-- What you will do --
1 – In the passage on Shin Dong-Hyuk's escape from a North Korean prison camp, why did Shin feel no resentment while he lived in the camp? Answer in one to three sentences.
2 – Extend the passage on Shin Dong-Hyuk's escape from a North Korean prison camp, picking up after its final sentence.

-- Text section --

Shin Dong-Hyuk is the only known person born in a North Korean prison camp to escape. On Tuesday night he told a packed audience that they must help the 200,000 remaining:

“The first thing that I remember being told by the prison guard was that we were supposed to be dead a long time ago, but we were very lucky to have been granted another chance to live,” said Shin.

While information from the outside world has gradually filtered into North Korea, Shin was kept in ignorance, and felt no resentment:

“My fate was to live the life of a criminal, forever. I was never taught about the life outside of the prison camp, and the world in my thoughts consisted only of prison guards and prisoners.”

Journalist Blaine Harden, whose book Escape from Camp 14 tells Shin’s story, spoke of the “hideous cruelty” endured by Shin:

“His body is a map of the stories he tells. He was burnt on his back when he was 13, and has terrible scars. His legs are terribly scarred from electrical burns when he escaped through an electrical fence when he was 23. His middle finger is cut off, from when he dropped a sewing machine and was punished.”

The camps are used as “an instrument of terror”, Harden said, but also serve a second purpose:

“His parents were selected by the guards to breed, and he was bred very much like a farm animal, to be a slave in the camp. This is a story of a systematic dehumanisation that Shin brings to the world that no-one else has told.”

-- Records supplied --
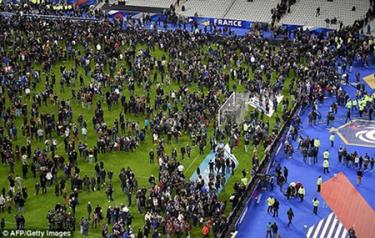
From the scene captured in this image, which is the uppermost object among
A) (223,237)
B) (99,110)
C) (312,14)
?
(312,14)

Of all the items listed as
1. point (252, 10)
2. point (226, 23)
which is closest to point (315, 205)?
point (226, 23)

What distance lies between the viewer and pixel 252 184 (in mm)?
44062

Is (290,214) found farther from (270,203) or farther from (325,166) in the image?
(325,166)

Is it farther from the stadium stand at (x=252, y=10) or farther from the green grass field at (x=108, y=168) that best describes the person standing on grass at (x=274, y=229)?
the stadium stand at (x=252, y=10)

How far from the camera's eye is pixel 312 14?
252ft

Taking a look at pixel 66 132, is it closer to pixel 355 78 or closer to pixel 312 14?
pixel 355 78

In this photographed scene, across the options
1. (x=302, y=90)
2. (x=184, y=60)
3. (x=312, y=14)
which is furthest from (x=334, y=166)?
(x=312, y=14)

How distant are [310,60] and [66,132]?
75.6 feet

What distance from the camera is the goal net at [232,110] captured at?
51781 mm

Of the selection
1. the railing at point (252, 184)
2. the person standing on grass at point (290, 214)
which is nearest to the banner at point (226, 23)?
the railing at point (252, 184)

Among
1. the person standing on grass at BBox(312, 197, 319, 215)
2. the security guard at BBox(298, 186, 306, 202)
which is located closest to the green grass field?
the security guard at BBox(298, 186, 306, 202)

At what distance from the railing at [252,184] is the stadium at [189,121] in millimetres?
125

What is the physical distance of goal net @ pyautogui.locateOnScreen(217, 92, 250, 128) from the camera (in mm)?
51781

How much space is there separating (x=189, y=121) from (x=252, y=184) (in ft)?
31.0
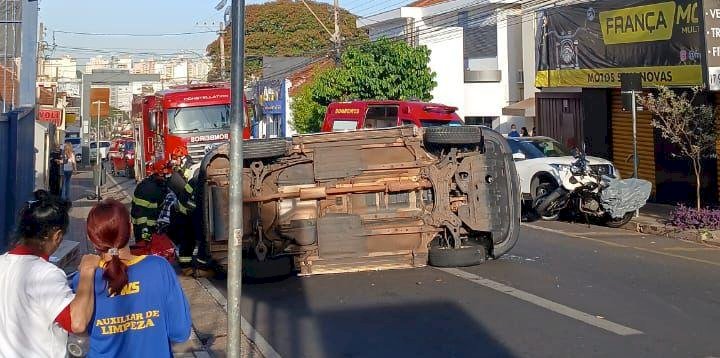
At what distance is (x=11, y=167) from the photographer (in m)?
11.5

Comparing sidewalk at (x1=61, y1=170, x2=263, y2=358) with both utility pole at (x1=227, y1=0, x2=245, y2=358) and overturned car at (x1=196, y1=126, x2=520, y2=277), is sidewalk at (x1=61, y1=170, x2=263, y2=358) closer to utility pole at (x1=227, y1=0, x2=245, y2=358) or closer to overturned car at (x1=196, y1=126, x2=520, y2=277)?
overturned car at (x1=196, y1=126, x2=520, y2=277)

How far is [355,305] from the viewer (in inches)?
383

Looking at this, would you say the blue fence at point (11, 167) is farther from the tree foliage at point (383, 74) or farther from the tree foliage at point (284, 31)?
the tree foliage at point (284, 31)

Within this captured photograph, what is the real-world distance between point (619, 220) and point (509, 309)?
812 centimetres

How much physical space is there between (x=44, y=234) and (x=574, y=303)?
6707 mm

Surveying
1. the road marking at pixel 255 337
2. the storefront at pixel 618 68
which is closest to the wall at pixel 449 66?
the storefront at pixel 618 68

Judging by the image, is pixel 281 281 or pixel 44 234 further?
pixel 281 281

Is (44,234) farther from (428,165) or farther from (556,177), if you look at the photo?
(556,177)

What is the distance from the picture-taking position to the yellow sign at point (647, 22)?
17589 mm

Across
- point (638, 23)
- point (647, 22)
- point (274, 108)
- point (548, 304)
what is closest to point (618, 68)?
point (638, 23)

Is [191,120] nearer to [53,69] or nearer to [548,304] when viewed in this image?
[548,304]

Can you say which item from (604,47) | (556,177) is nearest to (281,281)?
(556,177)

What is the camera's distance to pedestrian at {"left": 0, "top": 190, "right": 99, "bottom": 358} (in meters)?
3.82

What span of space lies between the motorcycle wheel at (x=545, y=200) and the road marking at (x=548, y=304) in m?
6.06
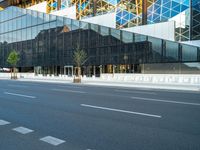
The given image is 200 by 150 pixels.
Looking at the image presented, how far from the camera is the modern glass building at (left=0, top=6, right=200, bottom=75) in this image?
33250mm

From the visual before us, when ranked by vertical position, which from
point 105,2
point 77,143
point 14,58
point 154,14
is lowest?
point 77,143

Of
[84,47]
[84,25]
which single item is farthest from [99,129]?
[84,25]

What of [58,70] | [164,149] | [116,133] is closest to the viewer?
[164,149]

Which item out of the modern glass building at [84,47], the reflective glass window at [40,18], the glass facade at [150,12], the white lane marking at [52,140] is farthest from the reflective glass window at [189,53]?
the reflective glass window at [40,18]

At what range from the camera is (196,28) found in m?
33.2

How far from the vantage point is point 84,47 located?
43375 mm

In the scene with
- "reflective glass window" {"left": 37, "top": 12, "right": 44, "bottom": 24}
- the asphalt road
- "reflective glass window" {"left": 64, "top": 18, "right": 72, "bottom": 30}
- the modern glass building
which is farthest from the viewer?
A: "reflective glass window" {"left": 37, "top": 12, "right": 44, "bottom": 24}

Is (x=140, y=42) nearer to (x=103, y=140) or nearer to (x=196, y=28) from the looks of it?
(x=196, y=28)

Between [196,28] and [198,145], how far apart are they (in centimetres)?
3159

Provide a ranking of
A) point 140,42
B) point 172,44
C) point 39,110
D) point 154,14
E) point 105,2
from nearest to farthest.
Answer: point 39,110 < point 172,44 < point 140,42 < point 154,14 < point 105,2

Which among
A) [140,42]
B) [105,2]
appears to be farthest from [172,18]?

-- Expected outputs --
1 – Shin was kept in ignorance of the outside world. He was never taught about life beyond the camp, so the world in his thoughts held only prison guards and prisoners. He accepted that his fate was to live as a criminal forever.

2 –
Shin’s upbringing by the guards was so carefully orchestrated that at the age of 13, he told them of his mother and brother’s talk of escape. The family were kept in an underground prison for seven months, before Shin’s mother was hung and his brother shot dead, in the execution ground he had first been taken at the age of four:

“When his mother was hung, she tried to catch his eye, and he refused to look at her,” Harden said, “He was angry with her because he thought she had betrayed him by talking about escape, by violating the camp rules – the only code of behaviour that he ever knew.”

It was only after crossing the North Korean border that Shin began to understand – and feel guilty about – the decision.

Shin said that while he is much better off physically since leaving Camp 14, he is under much greater stress mentally. He has learnt about the world’s history, and said he saw North Korea’s future at the Holocaust Memorial Museum in Washington, DC.

In publishing Escape from Camp 14, Shin hopes he can promote action that sets aside diplomatic spats:

“My wish is that this time the international community can prevent further genocide from happening. When I give interviews and talks like this, I have nightmares for about a week afterwards. But I feel that this is the only thing that I can do to help them.”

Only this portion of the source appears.